Berlin · Um ihr Gewicht in der Welt zu erhöhen, hat Frank-Walter Steinmeier zu einer engeren Zusammenarbeit zwischen Europa und Afrika aufgerufen. „Wir sind stärker, wenn wir gemeinsam handeln“, sagte der Bundespräsident am Montag.

 Bundespräsident Frank-Walter Steinmeier begrüßt Moussa Faki Mahamat, Vorsitzender der Kommission der Afrikanischen Union, anlässlich des „Compact with Africa“·am Schloss Bellevue.

Bundespräsident Frank-Walter Steinmeier begrüßt Moussa Faki Mahamat, Vorsitzender der Kommission der Afrikanischen Union, anlässlich des „Compact with Africa“·am Schloss Bellevue.

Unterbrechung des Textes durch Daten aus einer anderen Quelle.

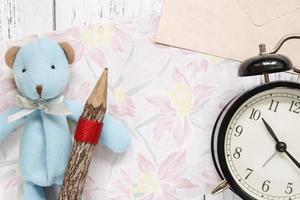 papel floral com um brinquedo, lápis e relógio foto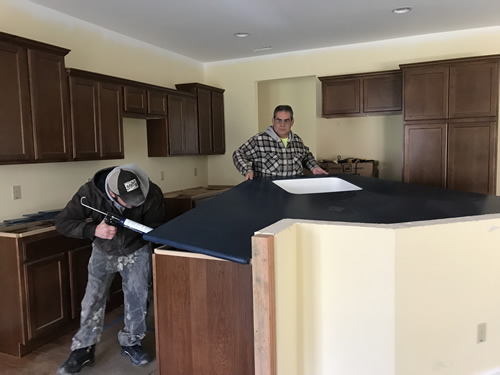 Silicone to secure it in place - Cobalt Blue Corian Countertops in the Kitchen - Schumacher Homes Cross Creek – Project Small House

Foto: dpa/Bernd von Jutrczenka

Bundespräsident Frank-Walter Steinmeier hat die Staaten Afrikas und Europas zu einer engeren Zusammenarbeit aufgerufen, um ihr Gewicht in der Welt zu erhöhen. „Wir sind stärker, wenn wir gemeinsam handeln“, sagte er am Montag bei einem Mittagessen für Staats- und Regierungschefs zahlreicher afrikanischer Staaten, die zu dem Kongress „Compact with Africa“ nach Berlin bekommen waren. „Auf der Weltbühne haben wir nur dann ein Gewicht, wenn wir – wo es nur geht – für unsere Kontinente mit einer Stimme sprechen. Und mehr noch: Wenn wir als Europäische Union und Afrikanische Union gemeinsame Positionen definieren und durchsetzen.“

Die Staaten Europas und Afrikas sollten sich nicht in Abgrenzung zueinander definieren, sondern durch Gemeinsamkeiten, sagte Steinmeier laut veröffentlichtem Redetext weiter. Dies sei seine Hoffnung für diesen Kongress: „Lassen Sie uns ein Zeichen setzen gegen die Spaltung der Welt, gegen die Bi-Polarisierung.“

„Compact with Africa“ geht auf eine Initiative Deutschlands während seines Vorsitzes in der Gruppe der G20-Staaten 2017 zurück. Diese zielt darauf ab, die wirtschaftlichen Rahmenbedingungen in den teilnehmenden Staaten zu verbessern, um sie attraktiver für ausländische private Investitionen zu machen. Inzwischen gehören 13 Länder des afrikanischen Kontinents der Staatengruppe an: Ägypten, Äthiopien, Benin, Burkina Faso, Côte d’Ivoire, Ghana, Guinea, die Demokratische Republik Kongo, Marokko, Ruanda, Senegal, Togo, und Tunesien. Weitere Staaten sind an einer Aufnahme interessiert.

„In der internationalen Gemeinschaft müssen die Kräfte zusammenstehen, die bereit sind, die internationale Ordnung zu verteidigen“, sagte Steinmeier. „Und ich bin überzeugt: Afrika als Kontinent kommt hier eine ganz entscheidende Rolle zu.“

Beim „Compact with Africa“ gehe es vorrangig um die Stärkung der wirtschaftlichen Beziehungen, Investitionen der Privatwirtschaft seien unverzichtbarer Bestandteil wirtschaftlicher Entwicklung, sagte Steinmeier. Er erinnerte die Staats- und Regierungschefs Afrikas daran, dass Unternehmen dort investierten, wo sie gute Chancen sähen. „Dafür brauchen sie Rechts- und Planungssicherheit. Diese Voraussetzungen zu schaffen, sie weiter zu verbessern, liegt natürlich in erster Linie in Ihren Händen.“ Kernidee von „Compact with Africa“ sei aber, die Staaten dabei zu unterstützen.